## THE TASK
Each record below must be returned exactly as shown.

--- INFORMATION SUPPLIED ---

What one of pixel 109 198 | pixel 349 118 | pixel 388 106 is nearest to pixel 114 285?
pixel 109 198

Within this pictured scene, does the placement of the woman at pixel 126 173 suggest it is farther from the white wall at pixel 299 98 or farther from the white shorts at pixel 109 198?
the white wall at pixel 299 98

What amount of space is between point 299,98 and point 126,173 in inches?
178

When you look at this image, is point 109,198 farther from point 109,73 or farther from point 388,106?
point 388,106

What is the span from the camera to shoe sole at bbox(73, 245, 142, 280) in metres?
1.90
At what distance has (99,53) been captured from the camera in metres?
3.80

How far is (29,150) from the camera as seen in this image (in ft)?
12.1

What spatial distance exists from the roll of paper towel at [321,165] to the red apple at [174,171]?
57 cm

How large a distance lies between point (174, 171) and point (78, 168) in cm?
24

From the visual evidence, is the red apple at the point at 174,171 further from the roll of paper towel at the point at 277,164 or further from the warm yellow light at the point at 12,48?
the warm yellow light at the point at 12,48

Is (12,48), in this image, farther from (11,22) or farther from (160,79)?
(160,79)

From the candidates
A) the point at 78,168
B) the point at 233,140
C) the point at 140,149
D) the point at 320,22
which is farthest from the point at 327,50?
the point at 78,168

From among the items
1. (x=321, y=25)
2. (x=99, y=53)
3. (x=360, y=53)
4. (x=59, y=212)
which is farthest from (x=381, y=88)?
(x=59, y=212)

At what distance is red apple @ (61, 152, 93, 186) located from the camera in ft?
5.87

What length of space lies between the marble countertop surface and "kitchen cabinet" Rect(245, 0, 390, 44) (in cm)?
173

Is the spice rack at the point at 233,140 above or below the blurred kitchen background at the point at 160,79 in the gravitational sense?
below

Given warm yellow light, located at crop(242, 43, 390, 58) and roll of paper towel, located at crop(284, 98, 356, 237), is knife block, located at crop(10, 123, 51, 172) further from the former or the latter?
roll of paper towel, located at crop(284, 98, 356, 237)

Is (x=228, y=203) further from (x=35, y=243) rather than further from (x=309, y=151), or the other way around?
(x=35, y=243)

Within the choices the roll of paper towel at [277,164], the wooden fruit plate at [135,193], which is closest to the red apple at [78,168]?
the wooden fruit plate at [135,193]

---

## EXERCISE ANSWER
What one of pixel 109 198 | pixel 349 118 | pixel 388 106 is nearest to pixel 114 285?
pixel 109 198

Within this pictured scene, does the placement of the woman at pixel 126 173 suggest it is farther from the white wall at pixel 299 98 or farther from the white shorts at pixel 109 198?
the white wall at pixel 299 98

What amount of space is between point 299,98 and point 126,173 in inches?
178

When you look at this image, is point 109,198 farther from point 109,73 or farther from point 388,106?
point 388,106

What is the span from the camera to shoe sole at bbox(73, 245, 142, 280) in metres?
1.90
At what distance has (99,53) been captured from the camera in metres?
3.80

How far is (29,150) from the camera as seen in this image (in ft)?
12.1

What spatial distance exists from the roll of paper towel at [321,165] to the red apple at [174,171]?
57 cm

How large a distance lies between point (174, 171) and point (78, 168) in cm?
24

From the visual evidence, is the red apple at the point at 174,171 further from the roll of paper towel at the point at 277,164 or further from the warm yellow light at the point at 12,48?
the warm yellow light at the point at 12,48

Is (12,48), in this image, farther from (11,22) or farther from (160,79)?
(160,79)

From the candidates
A) the point at 78,168
B) the point at 233,140
C) the point at 140,149
D) the point at 320,22
which is farthest from the point at 327,50?
the point at 78,168

From among the items
1. (x=321, y=25)
2. (x=99, y=53)
3. (x=360, y=53)
4. (x=59, y=212)
which is farthest from (x=381, y=88)?
(x=59, y=212)

At what distance is red apple @ (61, 152, 93, 186) located from the camera in ft?
5.87

What length of space lies between the marble countertop surface and "kitchen cabinet" Rect(245, 0, 390, 44) (in cm)?
173

Is the spice rack at the point at 233,140 above or below the blurred kitchen background at the point at 160,79 in the gravitational sense?
below

Given warm yellow light, located at crop(242, 43, 390, 58) and roll of paper towel, located at crop(284, 98, 356, 237), is knife block, located at crop(10, 123, 51, 172) further from the former or the latter?
roll of paper towel, located at crop(284, 98, 356, 237)

Is (x=228, y=203) further from (x=35, y=243) rather than further from (x=309, y=151), or the other way around?
(x=35, y=243)

Within the choices the roll of paper towel at [277,164], the wooden fruit plate at [135,193], which is closest to the red apple at [78,168]?
the wooden fruit plate at [135,193]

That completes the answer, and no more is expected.